Merge pull request #8 from Quantmetry/fix_rpca

JulienRoussel77 · web-flow · commit e22e3afb80ac · 2023-03-07T12:31:22.000+01:00
regressor patched
diff --git a/examples/benchmark.md b/examples/benchmark.md
@@ -126,16 +126,14 @@ imputer_residuals = imputers.ImputerResiduals(groups=["station"], period=7, mode
 imputer_rpca = imputers.ImputerRPCA(groups=["station"], columnwise=True, period=365, max_iter=200, tau=2, lam=.3)
 imputer_rpca_opti = imputers.ImputerRPCA(groups=["station"], columnwise=True, period=365, max_iter=100)
 
-imputer_ou = imputers.ImputeEM(groups=["station"], method="multinormal", max_iter_em=34, n_iter_ou=15, strategy="ou")
-imputer_tsou = imputers.ImputeEM(groups=["station"], method="VAR1", strategy="ou", max_iter_em=34, n_iter_ou=15)
-imputer_tsmle = imputers.ImputeEM(groups=["station"], method="VAR1", strategy="mle", max_iter_em=34, n_iter_ou=15)
+imputer_ou = imputers.ImputerEM(groups=["station"], method="multinormal", max_iter_em=34, n_iter_ou=15, strategy="ou")

* [RECORD SET]:
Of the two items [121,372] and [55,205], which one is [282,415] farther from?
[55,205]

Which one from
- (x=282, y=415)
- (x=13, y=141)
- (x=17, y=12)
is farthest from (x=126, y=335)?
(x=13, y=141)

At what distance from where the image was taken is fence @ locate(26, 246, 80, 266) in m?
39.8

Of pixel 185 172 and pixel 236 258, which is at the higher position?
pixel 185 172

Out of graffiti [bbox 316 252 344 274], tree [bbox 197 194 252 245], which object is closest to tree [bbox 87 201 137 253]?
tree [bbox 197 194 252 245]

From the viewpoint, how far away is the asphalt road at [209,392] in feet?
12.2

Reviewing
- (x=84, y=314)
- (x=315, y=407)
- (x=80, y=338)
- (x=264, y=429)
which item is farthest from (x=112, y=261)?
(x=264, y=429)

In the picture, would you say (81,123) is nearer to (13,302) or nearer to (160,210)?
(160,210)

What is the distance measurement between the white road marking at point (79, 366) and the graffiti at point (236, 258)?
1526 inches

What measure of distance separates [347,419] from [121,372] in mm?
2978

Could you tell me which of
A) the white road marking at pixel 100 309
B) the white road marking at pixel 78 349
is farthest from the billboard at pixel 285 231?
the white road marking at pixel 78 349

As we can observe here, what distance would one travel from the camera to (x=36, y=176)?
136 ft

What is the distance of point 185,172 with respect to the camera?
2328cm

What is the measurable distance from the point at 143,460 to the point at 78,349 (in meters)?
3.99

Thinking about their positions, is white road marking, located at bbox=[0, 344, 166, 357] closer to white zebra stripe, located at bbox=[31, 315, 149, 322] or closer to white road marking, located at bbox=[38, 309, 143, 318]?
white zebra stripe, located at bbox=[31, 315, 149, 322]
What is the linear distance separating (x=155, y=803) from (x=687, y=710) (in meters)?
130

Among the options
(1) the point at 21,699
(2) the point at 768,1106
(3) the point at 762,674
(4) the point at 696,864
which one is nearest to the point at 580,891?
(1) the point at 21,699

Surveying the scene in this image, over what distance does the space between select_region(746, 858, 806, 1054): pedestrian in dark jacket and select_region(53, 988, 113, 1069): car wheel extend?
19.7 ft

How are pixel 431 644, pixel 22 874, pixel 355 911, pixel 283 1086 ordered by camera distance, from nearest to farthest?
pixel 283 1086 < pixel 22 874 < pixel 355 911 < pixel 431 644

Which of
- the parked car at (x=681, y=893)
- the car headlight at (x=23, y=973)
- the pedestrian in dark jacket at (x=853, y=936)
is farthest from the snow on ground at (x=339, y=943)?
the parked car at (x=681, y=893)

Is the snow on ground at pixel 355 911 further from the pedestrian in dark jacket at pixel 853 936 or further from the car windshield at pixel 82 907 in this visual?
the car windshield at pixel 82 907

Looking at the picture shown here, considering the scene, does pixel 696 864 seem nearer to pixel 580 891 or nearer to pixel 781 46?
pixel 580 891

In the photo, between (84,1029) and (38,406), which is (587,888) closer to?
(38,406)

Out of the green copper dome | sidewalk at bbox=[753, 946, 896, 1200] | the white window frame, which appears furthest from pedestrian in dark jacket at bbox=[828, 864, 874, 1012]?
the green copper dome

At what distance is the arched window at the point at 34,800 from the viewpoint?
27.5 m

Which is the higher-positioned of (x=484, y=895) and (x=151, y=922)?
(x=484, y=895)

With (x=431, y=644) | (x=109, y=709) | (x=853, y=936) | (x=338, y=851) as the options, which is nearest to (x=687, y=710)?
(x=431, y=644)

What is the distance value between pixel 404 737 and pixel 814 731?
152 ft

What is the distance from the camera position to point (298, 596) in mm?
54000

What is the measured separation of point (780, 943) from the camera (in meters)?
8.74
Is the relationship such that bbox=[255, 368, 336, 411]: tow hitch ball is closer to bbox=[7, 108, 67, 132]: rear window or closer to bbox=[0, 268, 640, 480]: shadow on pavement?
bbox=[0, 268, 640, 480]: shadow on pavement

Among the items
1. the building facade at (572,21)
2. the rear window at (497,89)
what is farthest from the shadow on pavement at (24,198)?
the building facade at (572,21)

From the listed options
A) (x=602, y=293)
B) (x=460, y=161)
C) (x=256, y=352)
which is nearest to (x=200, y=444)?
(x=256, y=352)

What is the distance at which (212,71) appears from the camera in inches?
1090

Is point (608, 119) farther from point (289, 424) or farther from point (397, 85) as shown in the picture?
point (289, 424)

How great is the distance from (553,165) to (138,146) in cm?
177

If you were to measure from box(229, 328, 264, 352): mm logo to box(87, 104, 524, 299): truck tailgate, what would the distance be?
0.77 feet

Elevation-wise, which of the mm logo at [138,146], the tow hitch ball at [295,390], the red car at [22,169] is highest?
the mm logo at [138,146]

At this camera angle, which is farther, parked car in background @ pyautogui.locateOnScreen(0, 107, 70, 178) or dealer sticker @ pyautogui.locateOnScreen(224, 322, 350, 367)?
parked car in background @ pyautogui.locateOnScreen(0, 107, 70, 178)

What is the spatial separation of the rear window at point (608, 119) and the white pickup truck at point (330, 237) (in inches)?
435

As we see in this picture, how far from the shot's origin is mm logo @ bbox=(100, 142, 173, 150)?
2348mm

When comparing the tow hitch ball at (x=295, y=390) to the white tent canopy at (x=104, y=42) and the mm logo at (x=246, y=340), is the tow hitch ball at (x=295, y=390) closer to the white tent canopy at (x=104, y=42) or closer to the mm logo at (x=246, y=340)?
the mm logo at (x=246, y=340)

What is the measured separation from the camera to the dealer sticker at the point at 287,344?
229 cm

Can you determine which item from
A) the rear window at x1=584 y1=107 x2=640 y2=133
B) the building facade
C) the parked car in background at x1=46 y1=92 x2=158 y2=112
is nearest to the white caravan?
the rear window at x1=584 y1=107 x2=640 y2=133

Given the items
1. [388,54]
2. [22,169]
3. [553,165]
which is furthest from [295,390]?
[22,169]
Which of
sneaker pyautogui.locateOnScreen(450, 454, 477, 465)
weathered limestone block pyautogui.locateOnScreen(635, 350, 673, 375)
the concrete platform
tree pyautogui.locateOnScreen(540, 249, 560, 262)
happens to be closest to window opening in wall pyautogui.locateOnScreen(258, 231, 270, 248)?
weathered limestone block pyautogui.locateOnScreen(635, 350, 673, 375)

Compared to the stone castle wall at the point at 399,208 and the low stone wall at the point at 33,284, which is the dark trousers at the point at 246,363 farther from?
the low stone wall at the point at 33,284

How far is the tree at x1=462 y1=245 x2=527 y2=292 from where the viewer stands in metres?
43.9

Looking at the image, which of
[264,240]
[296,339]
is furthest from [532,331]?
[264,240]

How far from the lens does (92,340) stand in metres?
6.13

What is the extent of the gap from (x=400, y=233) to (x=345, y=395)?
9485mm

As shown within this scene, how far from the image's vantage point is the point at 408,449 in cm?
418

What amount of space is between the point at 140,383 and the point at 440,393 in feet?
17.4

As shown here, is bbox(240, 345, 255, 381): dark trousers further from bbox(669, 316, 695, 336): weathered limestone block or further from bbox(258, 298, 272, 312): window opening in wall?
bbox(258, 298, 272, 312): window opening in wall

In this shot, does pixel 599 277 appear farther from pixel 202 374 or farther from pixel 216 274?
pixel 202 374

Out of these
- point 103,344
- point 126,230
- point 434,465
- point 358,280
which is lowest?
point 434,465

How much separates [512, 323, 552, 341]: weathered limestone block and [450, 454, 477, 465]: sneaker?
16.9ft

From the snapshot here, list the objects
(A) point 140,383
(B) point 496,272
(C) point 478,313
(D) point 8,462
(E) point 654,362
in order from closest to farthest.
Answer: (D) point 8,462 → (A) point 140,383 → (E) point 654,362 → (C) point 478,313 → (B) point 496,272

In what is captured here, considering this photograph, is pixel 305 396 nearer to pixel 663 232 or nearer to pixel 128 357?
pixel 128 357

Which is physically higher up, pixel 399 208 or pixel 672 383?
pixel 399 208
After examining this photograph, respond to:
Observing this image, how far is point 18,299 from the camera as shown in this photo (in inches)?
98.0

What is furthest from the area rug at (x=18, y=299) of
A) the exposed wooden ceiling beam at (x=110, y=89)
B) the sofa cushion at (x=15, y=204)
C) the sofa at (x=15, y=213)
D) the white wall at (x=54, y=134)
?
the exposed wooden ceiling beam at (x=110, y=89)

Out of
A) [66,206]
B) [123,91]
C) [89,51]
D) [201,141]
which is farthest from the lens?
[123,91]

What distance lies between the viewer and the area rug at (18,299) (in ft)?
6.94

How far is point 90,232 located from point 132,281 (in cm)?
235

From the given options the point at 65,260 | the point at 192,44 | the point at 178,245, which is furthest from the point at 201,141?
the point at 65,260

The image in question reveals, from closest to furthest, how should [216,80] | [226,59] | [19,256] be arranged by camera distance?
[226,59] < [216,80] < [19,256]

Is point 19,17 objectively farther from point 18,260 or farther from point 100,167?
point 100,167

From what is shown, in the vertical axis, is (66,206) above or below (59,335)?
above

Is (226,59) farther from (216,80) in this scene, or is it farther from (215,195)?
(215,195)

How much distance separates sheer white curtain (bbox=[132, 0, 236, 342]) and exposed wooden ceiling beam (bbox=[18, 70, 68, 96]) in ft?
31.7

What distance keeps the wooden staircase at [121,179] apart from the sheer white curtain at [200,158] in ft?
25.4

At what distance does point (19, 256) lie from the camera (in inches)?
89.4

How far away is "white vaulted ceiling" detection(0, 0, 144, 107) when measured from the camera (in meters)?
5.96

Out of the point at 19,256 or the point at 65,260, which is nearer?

* [TASK LIST]:
A - Please extract every line of the records that contains the word "jacket", treating case as significant.
B - Carry on the imputer commit diff from the point where it stops.
The records have no connection to the imputer commit diff.

* [RESPONSES TO THE TASKS]:
A -
Surveying the scene in this image, over what distance does the space between select_region(746, 858, 806, 1054): pedestrian in dark jacket and select_region(53, 988, 113, 1069): car wheel extend?
- the pedestrian in dark jacket at (x=853, y=936)
Is the snow on ground at pixel 355 911 further from the pedestrian in dark jacket at pixel 853 936 or further from the car windshield at pixel 82 907 in this visual?
Out of the green copper dome | sidewalk at bbox=[753, 946, 896, 1200] | the white window frame, which appears furthest from pedestrian in dark jacket at bbox=[828, 864, 874, 1012]?

B -
+imputer_tsou = imputers.ImputerEM(groups=["station"], method="VAR1", strategy="ou", max_iter_em=34, n_iter_ou=15)
+imputer_tsmle = imputers.ImputerEM(groups=["station"], method="VAR1", strategy="mle", max_iter_em=34, n_iter_ou=15)
 
 
 imputer_knn = imputers.ImputerKNN(groups=["station"], k=10)
 imputer_iterative = imputers.ImputerMICE(groups=["station"], estimator=LinearRegression(), sample_posterior=False, max_iter=100, missing_values=np.nan)
-impute_regressor = imputers.ImputerRegressor(
-  HistGradientBoostingRegressor(), cols_to_impute=cols_to_impute
-)
+impute_regressor = imputers.ImputerRegressor(LinearRegression, groups=["station"])
 impute_stochastic_regressor = imputers.ImputerStochasticRegressor(
   HistGradientBoostingRegressor(), cols_to_impute=cols_to_impute
 )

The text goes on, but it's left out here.